Someone who loves the diversity of cultures, enjoys to observe dynamic of politics, and learns from outstanding people with notable achievements. Dreaming of exploring the beauty of world with any uniqueness in any part of it.

Selanjutnya

Tutup

Sosbud

Ketika Dunia Mencintai Indonesia - Sekelumit Kisah Mahasiswa dari 65 Negara di Indonesia

12 Mei 2011   23:24 Diperbarui: 26 Juni 2015   05:47 2770
+
Laporkan Konten
Laporkan Akun
Kompasiana adalah platform blog. Konten ini menjadi tanggung jawab bloger dan tidak mewakili pandangan redaksi Kompas.
Lihat foto
Sosbud. Sumber ilustrasi: KOMPAS.com/Pesona Indonesia

Apakah Kita Merasa Bangga Terhadap Indonesia?

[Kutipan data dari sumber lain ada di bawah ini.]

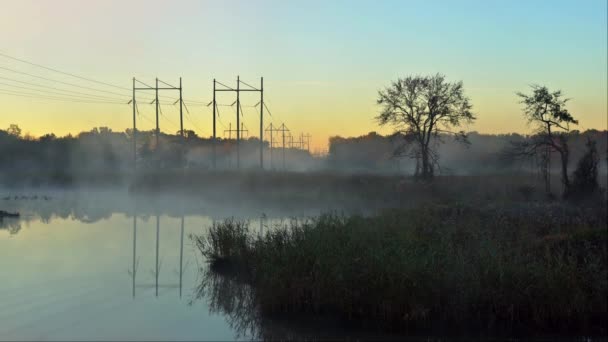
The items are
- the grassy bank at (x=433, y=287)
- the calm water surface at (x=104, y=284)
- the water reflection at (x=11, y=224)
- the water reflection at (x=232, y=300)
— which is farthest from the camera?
the water reflection at (x=11, y=224)

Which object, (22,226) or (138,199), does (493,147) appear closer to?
(138,199)

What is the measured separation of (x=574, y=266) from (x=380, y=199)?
22.8m

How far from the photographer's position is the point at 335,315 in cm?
1102

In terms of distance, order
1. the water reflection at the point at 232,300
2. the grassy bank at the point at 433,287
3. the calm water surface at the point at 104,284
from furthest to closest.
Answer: the water reflection at the point at 232,300 < the calm water surface at the point at 104,284 < the grassy bank at the point at 433,287

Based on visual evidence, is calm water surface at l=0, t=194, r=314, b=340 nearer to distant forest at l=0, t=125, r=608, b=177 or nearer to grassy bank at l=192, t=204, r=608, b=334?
grassy bank at l=192, t=204, r=608, b=334

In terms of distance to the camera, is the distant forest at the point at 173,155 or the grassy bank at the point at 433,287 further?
the distant forest at the point at 173,155

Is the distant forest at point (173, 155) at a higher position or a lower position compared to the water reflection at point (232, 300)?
higher

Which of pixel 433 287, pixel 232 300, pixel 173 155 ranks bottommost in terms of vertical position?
pixel 232 300

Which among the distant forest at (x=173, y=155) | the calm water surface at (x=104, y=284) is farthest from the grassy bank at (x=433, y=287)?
the distant forest at (x=173, y=155)

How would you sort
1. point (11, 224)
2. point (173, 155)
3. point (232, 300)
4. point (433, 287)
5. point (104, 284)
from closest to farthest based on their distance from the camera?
point (433, 287) → point (232, 300) → point (104, 284) → point (11, 224) → point (173, 155)

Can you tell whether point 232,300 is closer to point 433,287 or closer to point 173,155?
point 433,287

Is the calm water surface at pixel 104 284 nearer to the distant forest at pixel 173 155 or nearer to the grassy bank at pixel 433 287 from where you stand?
the grassy bank at pixel 433 287

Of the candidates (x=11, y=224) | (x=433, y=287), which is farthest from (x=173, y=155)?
(x=433, y=287)

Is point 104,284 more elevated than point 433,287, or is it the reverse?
point 433,287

Ket. Photo 1: Bila Orang Asing saja bisa menjadi "Paling Indonesia", kita?. Photo by Sonny Hendrawan Saputra

Pasti telah kita sadari bersama, bahwa akhir-akhir kita semakin sering dibombardir oleh berita-berita negatif tentang Indonesia. Dari masalah kepercayaan terhadap pemerintahan, ketidakberdayaan ekonomi kaum lemah, semakin tingginya biaya pendidikan, dan masih banyak lagi. Harus kita akui, repetisi yang kita dengar dan lihat setiap hari memiliki potensi besar mempengaruhi kondisi psikologis kita dalam bentuk semakin melunturnya rasa bangga terhadap Indonesia. Tak asing lagi, kita mendengar orang-orang mengumpat tentang Indonesia, merasa tidak nyaman untuk hidup sehari-hari, atau kesulitan untuk berkembang. Meskipun pasti semua orang juga tahu bahwa Indonesia kaya dengan kekayaan alam dan budaya, namun rasa "marah" dan "penyesalan" terhadap Indonesia dengan berbagai sebab ceritanya semakin dominan dan memudarkan rasa kecintaan pada tanah air.

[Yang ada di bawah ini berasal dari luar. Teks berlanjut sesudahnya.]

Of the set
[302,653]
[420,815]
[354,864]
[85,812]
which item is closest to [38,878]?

Bila kita mau berdiam diri sejenak dan merenungkan, betapa sayangnya bila kita tidak mempunyai rasa bangga terhadap Indonesia. Secara mental, orang yang memliki rasa bangga terhadap bangsanya sendiri, akan memiliki kehidupan yang lebih merdeka, semangat dalam bekerja dan mengembangkan diri. Itu semua karena mereka ikhlas melakukan segala sesuatu untuk bangsanya, mereka mempunyai target yang jelas yaitu hidup berkontribusi positif untuk negara. Namun memang, seperti yang dijelaskan diatas, sulit rasanya menumbuhkan rasa bangga yang sejati kepada Indonesia disaat ini. Tapi kita harus optimis dan kitalah yang bertanggung jawab membuat bangsa Indonesia lebih baik - bila tidak mau kecewa terus menerus. Satu lagi cara menumbuhkan rasa bangga terhadap Indonesia - kita memerlukan sebuah stimulus yang kuat yang benar-benar bisa menyadarkan kita untuk berkata "Ya Tuhan, Indonesia memang luar biasa dan kini kutahu betapa kagumnya aku terhadap Indonesia"...........dan saya mempunyai sebuah cerita yang saya harap bisa menjadi stimulan untuk membangkitkan rasa bangga itu kembali bagi para pembaca; ya, seperti yang sudah saya alami sendiri...berikut ini ceritanya.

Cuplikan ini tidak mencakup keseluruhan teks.